Ford expect to make major losses in Europe 0

Ford has announced that they expect to make losses of between $500 million and $600 million in Europe this year. It seems that General Motors are not the only American company to underperform in the European region and register mind blowing losses, Ford will soon join the club.

The announcement was made by Lewis Booth, Ford’s Chief Financial Officer who is set to retire soon.

Customer confidence low

Europe’s Euro Zone crisis is having a negative effect on the worldwide automotive industry amongst others. Already Ford’s pre-tax losses in Europe for the first quarter are expected to be more $190 million, which is what Ford lost in the last quarter of 2011. Customer confidence is extremely low at present in Europe. Banks are unwilling to lend money for car purchases at present. This will push sales down further.

American operations will make up for losses

Despite the anticipated European annual loss, Ford still expect to beat or equal the tremendous profit made last year, which totalled $8.8 billion. If European operations were making a profit, the company’s overall profit would reach even higher record levels. Ford are pushing to stop losses being made in the region as they are clearly unwanted. According to Lewis Booth, patience is the key in turning fortunes around.
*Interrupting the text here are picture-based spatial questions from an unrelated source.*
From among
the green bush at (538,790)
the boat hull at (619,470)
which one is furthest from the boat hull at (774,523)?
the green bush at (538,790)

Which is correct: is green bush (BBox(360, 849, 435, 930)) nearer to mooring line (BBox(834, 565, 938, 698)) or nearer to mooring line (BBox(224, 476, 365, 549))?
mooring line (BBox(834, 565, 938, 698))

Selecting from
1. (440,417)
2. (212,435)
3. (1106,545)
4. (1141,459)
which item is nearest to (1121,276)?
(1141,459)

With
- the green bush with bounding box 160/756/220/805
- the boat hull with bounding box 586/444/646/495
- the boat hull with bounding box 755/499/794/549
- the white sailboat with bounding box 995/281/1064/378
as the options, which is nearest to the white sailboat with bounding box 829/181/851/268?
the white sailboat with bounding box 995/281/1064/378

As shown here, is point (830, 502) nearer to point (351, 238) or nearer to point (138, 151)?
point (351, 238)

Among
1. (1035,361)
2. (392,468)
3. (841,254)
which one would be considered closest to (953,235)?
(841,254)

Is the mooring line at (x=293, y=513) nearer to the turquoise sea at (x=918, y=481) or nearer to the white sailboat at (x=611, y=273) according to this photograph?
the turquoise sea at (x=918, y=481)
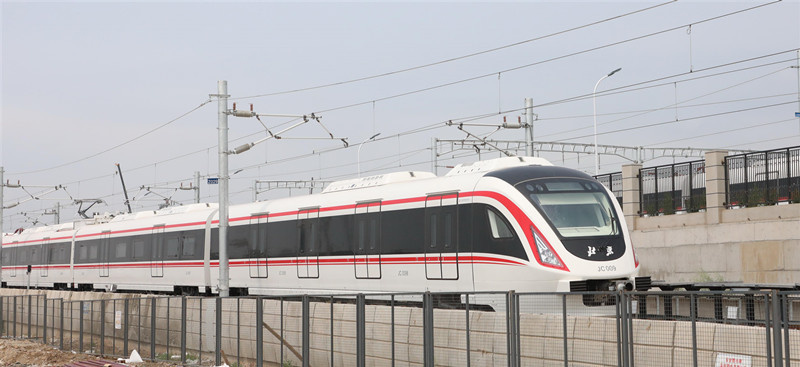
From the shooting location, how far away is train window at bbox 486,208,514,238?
19594 mm

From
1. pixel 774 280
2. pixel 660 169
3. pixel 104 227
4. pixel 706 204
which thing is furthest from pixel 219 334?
pixel 104 227

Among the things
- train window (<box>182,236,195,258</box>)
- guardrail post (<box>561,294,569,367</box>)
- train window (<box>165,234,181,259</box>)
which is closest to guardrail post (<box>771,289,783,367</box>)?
guardrail post (<box>561,294,569,367</box>)

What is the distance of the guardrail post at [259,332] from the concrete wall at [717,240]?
1575 centimetres

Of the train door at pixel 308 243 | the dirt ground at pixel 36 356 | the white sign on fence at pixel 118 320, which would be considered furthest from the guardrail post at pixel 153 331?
the train door at pixel 308 243

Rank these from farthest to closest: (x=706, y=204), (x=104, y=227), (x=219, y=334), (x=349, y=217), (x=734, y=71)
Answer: (x=104, y=227) → (x=706, y=204) → (x=734, y=71) → (x=349, y=217) → (x=219, y=334)

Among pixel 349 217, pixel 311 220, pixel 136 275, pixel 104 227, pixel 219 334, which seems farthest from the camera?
pixel 104 227

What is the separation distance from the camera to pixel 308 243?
26.1 m

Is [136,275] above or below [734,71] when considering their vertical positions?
below

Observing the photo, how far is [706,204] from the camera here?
31.8 meters

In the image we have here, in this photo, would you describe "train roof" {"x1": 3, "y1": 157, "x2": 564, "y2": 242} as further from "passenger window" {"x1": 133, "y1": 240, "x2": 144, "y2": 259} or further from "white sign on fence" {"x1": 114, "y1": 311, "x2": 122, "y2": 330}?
"white sign on fence" {"x1": 114, "y1": 311, "x2": 122, "y2": 330}

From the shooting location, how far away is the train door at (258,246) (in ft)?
93.3

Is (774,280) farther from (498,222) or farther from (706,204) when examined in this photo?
(498,222)

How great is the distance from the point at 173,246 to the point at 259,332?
684 inches

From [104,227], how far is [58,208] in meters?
41.0
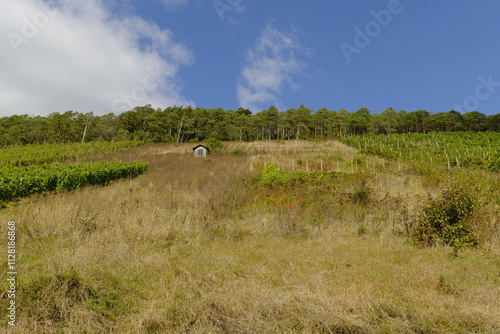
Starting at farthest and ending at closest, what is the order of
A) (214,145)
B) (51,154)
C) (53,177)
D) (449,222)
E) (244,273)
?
(214,145)
(51,154)
(53,177)
(449,222)
(244,273)

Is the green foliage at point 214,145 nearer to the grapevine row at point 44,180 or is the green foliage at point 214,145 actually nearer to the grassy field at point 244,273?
the grapevine row at point 44,180

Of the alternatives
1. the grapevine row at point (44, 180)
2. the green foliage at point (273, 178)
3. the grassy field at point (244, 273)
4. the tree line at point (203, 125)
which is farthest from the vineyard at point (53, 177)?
the tree line at point (203, 125)

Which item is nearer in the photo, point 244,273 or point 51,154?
point 244,273

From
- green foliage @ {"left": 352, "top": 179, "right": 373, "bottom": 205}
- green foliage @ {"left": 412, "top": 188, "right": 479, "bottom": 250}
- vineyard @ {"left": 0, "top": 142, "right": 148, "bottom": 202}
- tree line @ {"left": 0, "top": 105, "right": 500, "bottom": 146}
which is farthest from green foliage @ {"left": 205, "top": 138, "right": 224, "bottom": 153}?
green foliage @ {"left": 412, "top": 188, "right": 479, "bottom": 250}

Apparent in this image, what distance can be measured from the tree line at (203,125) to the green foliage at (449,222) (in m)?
57.7

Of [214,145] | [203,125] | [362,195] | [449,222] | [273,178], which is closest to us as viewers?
[449,222]

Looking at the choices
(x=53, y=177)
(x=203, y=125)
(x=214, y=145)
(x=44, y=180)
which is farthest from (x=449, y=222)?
(x=203, y=125)

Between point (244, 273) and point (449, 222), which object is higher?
point (449, 222)

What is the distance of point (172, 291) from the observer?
3473 mm

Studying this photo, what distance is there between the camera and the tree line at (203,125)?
207 feet

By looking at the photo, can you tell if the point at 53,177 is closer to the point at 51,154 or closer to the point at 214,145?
the point at 214,145

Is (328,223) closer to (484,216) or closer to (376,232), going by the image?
(376,232)

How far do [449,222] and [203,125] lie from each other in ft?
216

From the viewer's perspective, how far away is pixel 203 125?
67.8 m
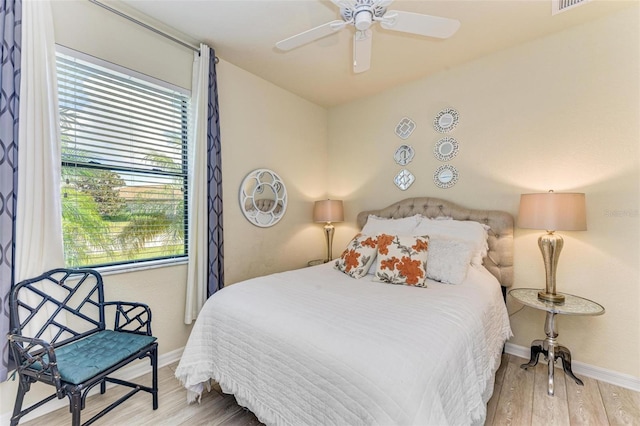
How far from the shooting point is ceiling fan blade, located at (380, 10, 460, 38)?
157cm

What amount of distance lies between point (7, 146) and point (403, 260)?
2.58m

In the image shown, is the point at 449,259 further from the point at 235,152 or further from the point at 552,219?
the point at 235,152

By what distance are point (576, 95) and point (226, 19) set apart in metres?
2.84

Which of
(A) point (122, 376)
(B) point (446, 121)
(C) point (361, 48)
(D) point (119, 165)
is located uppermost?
(C) point (361, 48)

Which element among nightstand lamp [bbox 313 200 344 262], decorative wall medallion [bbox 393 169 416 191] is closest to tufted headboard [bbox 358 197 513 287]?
decorative wall medallion [bbox 393 169 416 191]

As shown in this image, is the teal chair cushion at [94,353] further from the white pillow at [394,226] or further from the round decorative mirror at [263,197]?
the white pillow at [394,226]

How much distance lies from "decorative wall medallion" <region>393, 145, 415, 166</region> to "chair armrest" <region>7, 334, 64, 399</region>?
125 inches

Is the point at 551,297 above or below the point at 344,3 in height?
below

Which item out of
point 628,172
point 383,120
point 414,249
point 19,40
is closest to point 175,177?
point 19,40

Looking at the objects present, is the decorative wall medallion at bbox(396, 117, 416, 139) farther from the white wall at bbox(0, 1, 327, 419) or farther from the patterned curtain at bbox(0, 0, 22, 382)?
the patterned curtain at bbox(0, 0, 22, 382)

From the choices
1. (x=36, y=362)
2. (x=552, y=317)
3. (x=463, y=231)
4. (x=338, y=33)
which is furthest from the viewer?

Europe more difficult than expected

Lewis Booth said that operations in Europe will prove more difficult than expected. He said “We’re going to have a tougher time in Europe than perhaps we anticipated at the beginning of the year. We think Europe’s much more likely now to be at the bottom end of the scale we talked about, in the range of 14 million”

Capacity cut

Production capacity will have to be cut. This will see a loss of jobs and potential closure of European plants.

Can Lewis Booth do it again?

When Mr Booth took over, Ford was recording losses of $14.8 billion. Their share price fell to $1.26 at that point. He managed to play a major part in turning losses around. His previous role was running Ford Europe’s operations. He certainly has all the credentials to turn the company’s fortunes around.  His history in the automotive industry and working with Ford shows that Mr Booth knows the company inside out. Bill Ford mentioned back in 2009 that he knows the company more than any other executive in the company. Is Lewis Booth able to turn this around?